(Spatial question records)
────

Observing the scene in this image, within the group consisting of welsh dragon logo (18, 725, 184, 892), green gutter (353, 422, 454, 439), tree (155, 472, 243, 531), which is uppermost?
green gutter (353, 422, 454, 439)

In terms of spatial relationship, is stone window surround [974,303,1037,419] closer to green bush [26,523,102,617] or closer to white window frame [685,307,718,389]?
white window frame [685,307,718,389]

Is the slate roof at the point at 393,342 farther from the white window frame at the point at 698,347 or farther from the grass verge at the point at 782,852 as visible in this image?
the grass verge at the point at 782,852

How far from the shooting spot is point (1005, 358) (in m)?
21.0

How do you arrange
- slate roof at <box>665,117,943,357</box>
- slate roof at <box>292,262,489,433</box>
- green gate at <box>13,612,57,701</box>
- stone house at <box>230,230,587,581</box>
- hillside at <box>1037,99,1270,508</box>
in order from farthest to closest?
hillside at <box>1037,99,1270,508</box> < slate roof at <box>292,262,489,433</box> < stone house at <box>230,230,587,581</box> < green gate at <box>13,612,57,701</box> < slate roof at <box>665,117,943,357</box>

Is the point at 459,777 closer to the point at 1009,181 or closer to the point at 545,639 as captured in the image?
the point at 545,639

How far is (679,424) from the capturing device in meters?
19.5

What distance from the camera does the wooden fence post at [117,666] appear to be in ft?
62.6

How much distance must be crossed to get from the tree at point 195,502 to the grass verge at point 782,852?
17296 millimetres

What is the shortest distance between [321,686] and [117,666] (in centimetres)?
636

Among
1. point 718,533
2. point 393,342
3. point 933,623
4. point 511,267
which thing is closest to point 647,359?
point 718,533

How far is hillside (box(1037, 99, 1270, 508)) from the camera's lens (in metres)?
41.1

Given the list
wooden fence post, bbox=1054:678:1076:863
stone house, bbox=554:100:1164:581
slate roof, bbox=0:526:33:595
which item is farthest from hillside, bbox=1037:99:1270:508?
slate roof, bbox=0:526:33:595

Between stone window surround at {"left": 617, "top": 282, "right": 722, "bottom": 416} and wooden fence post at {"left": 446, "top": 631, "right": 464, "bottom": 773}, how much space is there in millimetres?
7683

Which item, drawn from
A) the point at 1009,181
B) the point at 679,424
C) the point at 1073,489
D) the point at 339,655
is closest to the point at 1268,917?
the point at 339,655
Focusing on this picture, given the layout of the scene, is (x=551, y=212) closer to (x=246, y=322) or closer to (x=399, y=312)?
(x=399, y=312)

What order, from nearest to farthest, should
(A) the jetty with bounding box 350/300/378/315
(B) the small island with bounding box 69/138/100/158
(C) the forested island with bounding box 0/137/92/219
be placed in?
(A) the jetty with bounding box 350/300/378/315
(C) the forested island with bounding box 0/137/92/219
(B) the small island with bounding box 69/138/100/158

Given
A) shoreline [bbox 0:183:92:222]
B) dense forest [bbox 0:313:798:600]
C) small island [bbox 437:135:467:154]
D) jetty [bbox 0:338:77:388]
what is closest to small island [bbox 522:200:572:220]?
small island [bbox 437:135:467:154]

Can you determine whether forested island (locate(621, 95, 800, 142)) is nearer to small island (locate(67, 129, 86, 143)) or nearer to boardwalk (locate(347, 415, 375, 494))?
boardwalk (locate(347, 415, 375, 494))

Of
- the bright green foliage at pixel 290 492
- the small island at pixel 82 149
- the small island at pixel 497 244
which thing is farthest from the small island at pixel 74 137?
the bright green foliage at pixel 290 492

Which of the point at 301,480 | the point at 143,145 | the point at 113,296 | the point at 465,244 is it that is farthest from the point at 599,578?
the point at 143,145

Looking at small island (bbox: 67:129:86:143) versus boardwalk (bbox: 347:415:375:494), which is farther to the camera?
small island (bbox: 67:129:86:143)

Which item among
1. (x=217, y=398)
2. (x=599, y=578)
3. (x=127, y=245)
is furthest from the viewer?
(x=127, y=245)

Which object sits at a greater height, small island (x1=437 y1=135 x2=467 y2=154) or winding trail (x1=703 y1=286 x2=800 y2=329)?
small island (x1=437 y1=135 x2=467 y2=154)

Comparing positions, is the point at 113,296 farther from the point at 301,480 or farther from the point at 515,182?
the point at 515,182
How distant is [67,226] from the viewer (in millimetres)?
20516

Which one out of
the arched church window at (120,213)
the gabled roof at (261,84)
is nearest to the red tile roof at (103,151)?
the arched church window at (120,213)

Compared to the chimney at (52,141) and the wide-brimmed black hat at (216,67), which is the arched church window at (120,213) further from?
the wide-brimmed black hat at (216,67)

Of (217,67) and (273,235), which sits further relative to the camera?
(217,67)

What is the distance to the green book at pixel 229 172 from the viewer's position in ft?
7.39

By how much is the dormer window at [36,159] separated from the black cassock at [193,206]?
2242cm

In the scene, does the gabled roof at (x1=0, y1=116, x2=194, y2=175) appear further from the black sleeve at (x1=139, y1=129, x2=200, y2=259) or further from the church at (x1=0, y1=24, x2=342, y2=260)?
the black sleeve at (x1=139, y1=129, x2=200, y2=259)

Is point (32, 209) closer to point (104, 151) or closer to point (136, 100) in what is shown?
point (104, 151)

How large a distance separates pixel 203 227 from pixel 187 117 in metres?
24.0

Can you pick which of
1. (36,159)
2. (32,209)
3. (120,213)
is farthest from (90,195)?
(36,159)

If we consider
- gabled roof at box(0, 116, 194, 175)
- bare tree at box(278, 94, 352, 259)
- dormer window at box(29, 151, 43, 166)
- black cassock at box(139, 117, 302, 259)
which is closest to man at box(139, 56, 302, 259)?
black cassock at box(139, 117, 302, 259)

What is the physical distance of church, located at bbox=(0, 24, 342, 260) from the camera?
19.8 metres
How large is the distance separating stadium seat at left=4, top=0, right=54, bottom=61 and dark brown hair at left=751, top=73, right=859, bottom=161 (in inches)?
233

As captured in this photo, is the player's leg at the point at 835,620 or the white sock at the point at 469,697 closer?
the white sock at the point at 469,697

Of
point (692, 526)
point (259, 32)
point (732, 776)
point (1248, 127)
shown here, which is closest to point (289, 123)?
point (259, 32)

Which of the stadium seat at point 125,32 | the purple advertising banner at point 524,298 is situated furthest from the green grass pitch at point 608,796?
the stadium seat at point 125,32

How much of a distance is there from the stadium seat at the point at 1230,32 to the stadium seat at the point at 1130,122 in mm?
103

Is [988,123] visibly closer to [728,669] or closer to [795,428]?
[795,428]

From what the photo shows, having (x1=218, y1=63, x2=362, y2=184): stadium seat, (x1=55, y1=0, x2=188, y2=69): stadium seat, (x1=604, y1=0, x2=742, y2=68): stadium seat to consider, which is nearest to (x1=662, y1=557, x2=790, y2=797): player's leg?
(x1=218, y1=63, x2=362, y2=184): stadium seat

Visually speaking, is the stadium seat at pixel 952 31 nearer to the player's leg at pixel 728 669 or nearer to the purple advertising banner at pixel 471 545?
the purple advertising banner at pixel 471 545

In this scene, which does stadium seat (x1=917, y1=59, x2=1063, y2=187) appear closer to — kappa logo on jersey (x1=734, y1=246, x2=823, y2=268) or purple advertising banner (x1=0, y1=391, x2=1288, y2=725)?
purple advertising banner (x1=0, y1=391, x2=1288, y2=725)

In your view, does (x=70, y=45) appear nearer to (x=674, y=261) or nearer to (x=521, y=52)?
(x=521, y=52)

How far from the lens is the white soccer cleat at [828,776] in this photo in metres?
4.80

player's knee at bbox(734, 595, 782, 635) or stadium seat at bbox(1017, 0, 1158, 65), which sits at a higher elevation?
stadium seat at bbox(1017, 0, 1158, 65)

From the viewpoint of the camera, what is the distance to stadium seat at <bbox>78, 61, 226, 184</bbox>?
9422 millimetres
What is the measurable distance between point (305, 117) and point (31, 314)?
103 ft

────

Locate the line that contains "Visually speaking, is". Repeat it and every line after it, up to and including the final line, exactly.

Visually speaking, is the stadium seat at pixel 952 31 nearer to the player's leg at pixel 728 669 or nearer to the purple advertising banner at pixel 471 545?
the purple advertising banner at pixel 471 545

In this scene, which does stadium seat (x1=917, y1=59, x2=1063, y2=187) appear closer to — kappa logo on jersey (x1=734, y1=246, x2=823, y2=268) or purple advertising banner (x1=0, y1=391, x2=1288, y2=725)?
purple advertising banner (x1=0, y1=391, x2=1288, y2=725)

In your view, does (x=70, y=45) appear nearer to (x=674, y=261) or nearer to (x=521, y=52)?
(x=521, y=52)

How far from the lens is the white soccer cleat at [828,776] in this photo in metres?
4.80

player's knee at bbox(734, 595, 782, 635) or stadium seat at bbox(1017, 0, 1158, 65), which sits at a higher elevation?
stadium seat at bbox(1017, 0, 1158, 65)

From the viewpoint of the camera, what is the distance to stadium seat at <bbox>78, 61, 226, 184</bbox>?
9422 millimetres
What is the measurable distance between point (305, 117) and point (31, 314)?
103 ft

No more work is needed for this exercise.